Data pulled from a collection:
==========
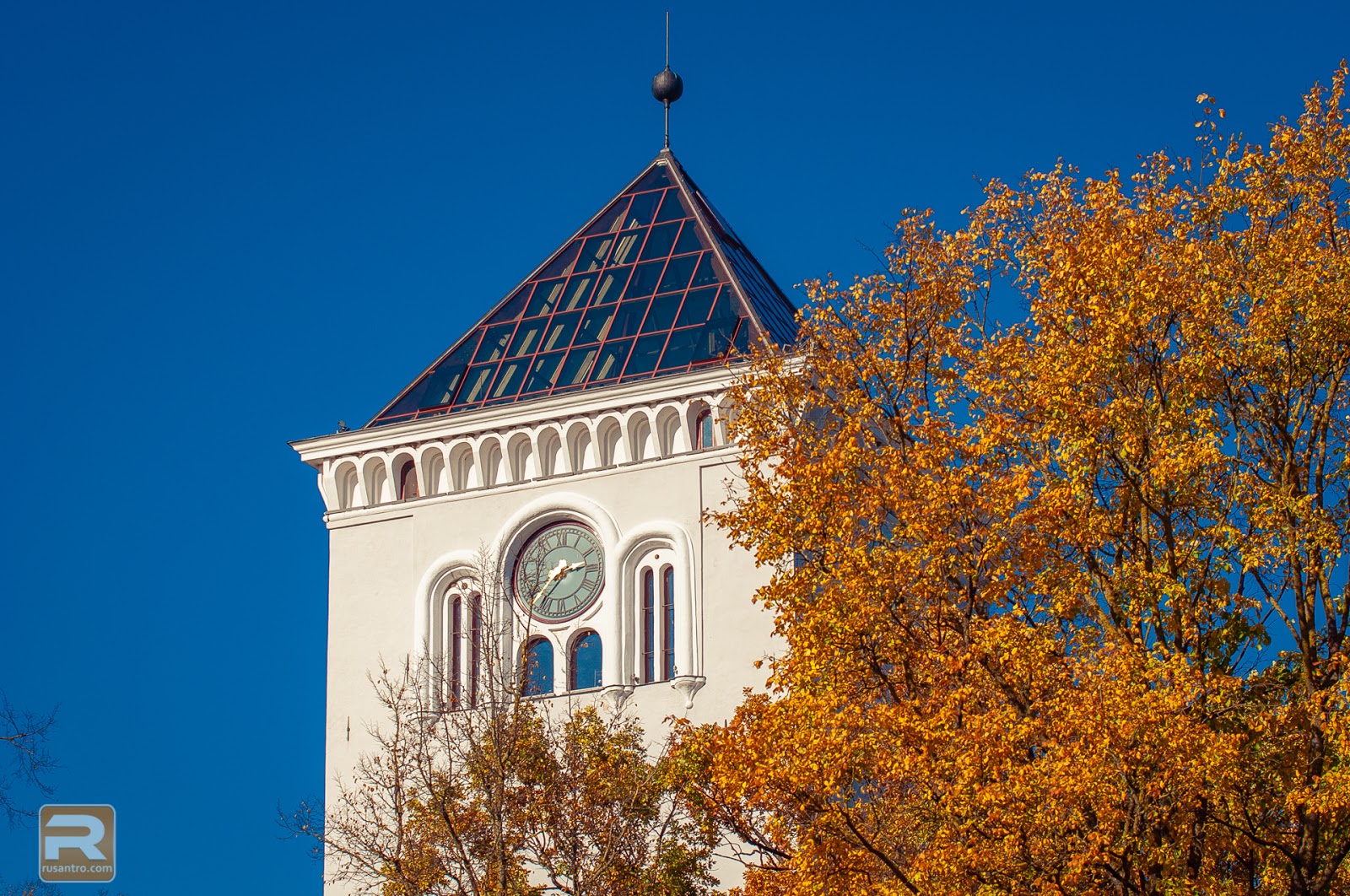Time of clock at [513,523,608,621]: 2:36
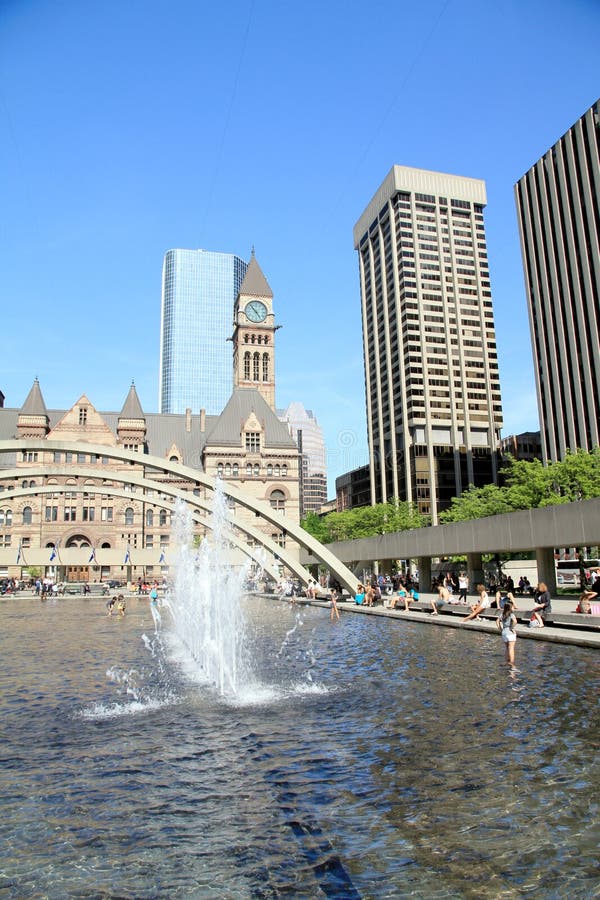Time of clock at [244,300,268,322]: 4:53
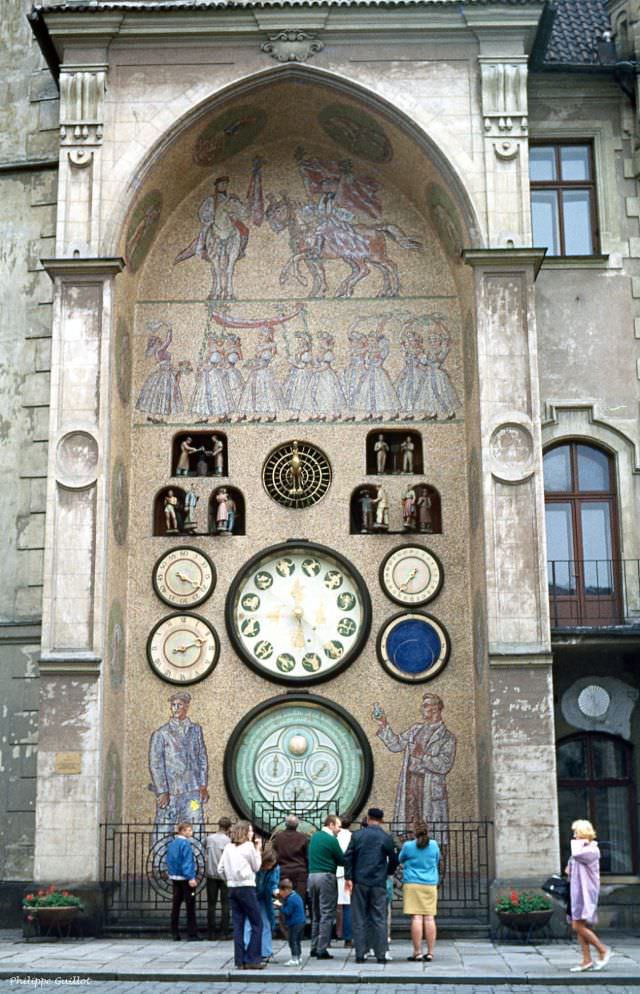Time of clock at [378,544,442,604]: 7:36
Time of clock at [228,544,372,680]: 6:01
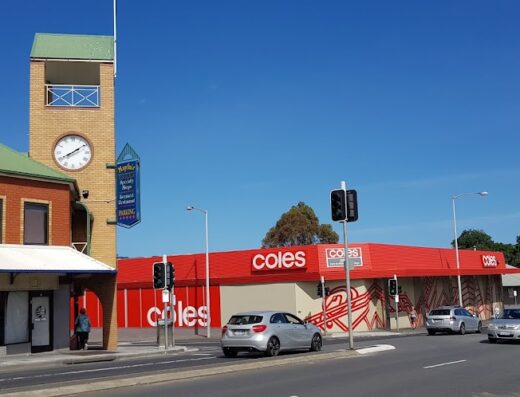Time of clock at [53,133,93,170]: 8:09
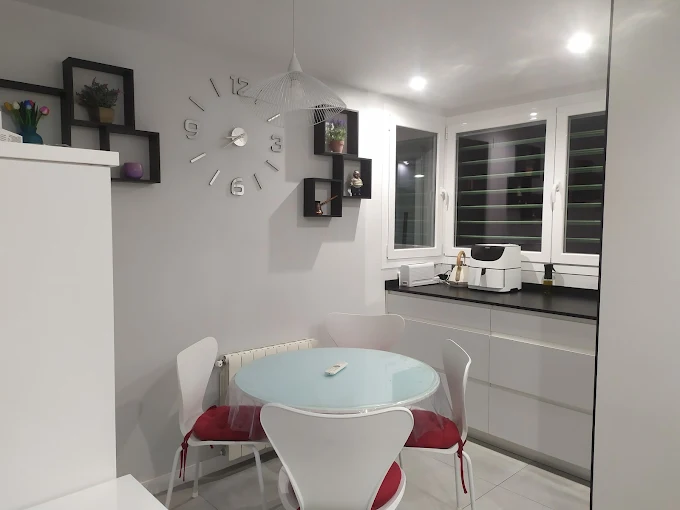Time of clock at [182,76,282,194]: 8:40
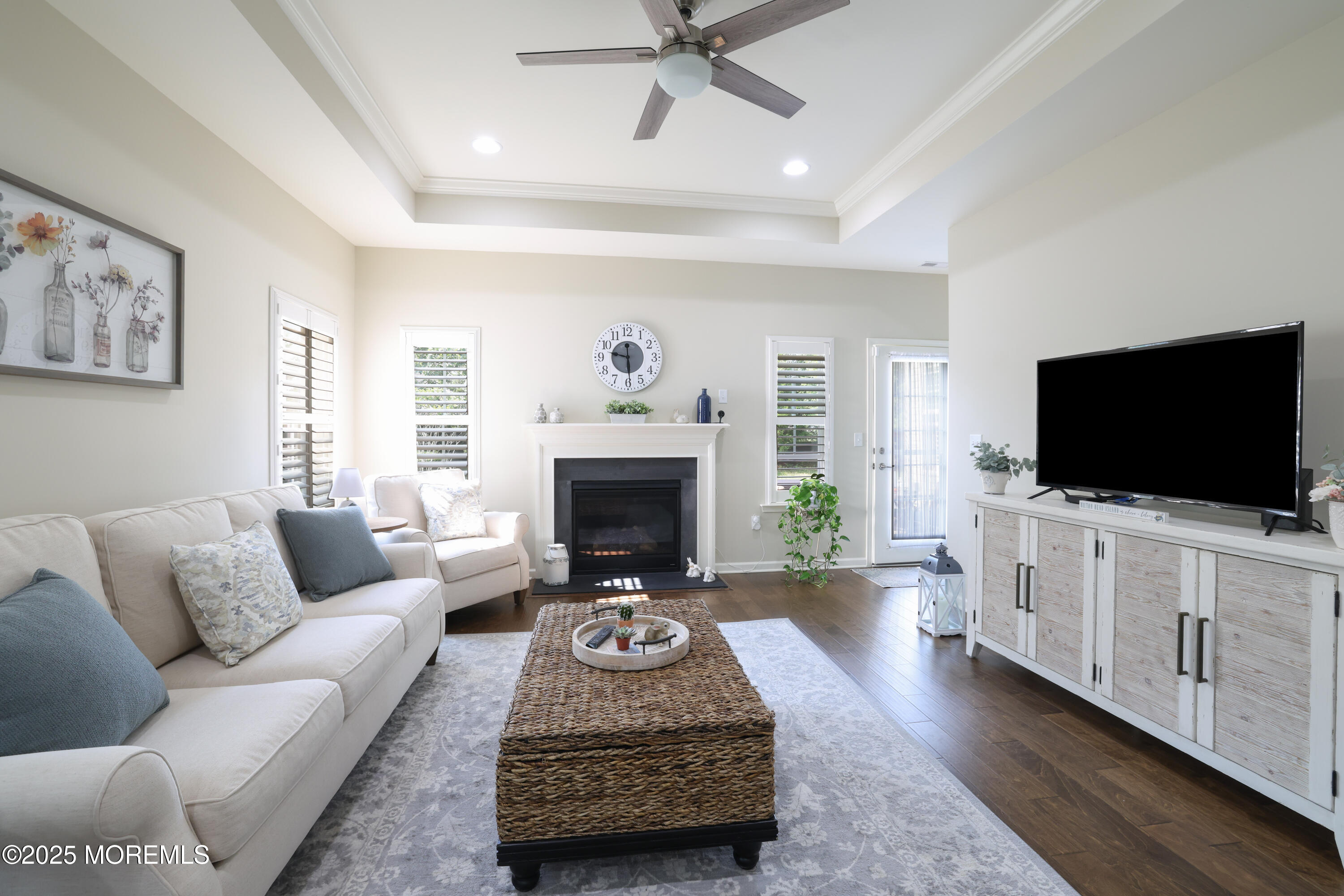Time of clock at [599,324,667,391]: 9:29
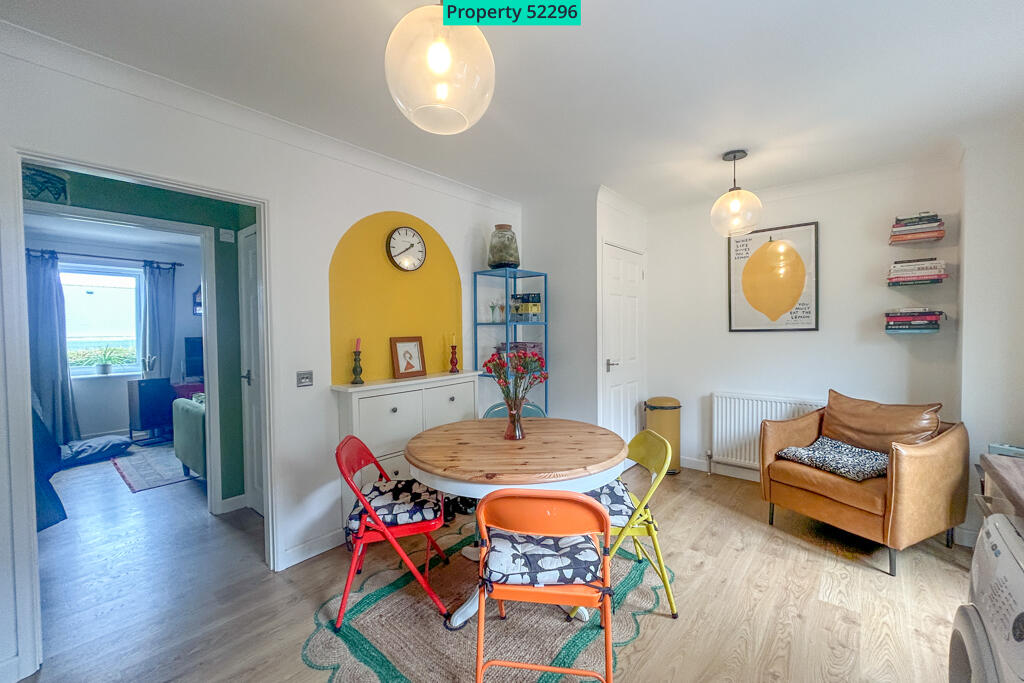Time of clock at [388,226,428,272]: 1:39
==========
#### GIVEN PROBLEM:
Recast the rows above as a Markdown table with the columns n and Line, numbering each row and skipping blank lines. Leave the pictures out.

#### SOLVED EXERCISE:
| n | Line |
|---|---|
| 1 | Time of clock at [513,523,608,621]: 2:36 |
| 2 | Time of clock at [244,300,268,322]: 4:53 |
| 3 | Time of clock at [378,544,442,604]: 7:36 |
| 4 | Time of clock at [228,544,372,680]: 6:01 |
| 5 | Time of clock at [53,133,93,170]: 8:09 |
| 6 | Time of clock at [182,76,282,194]: 8:40 |
| 7 | Time of clock at [599,324,667,391]: 9:29 |
| 8 | Time of clock at [388,226,428,272]: 1:39 |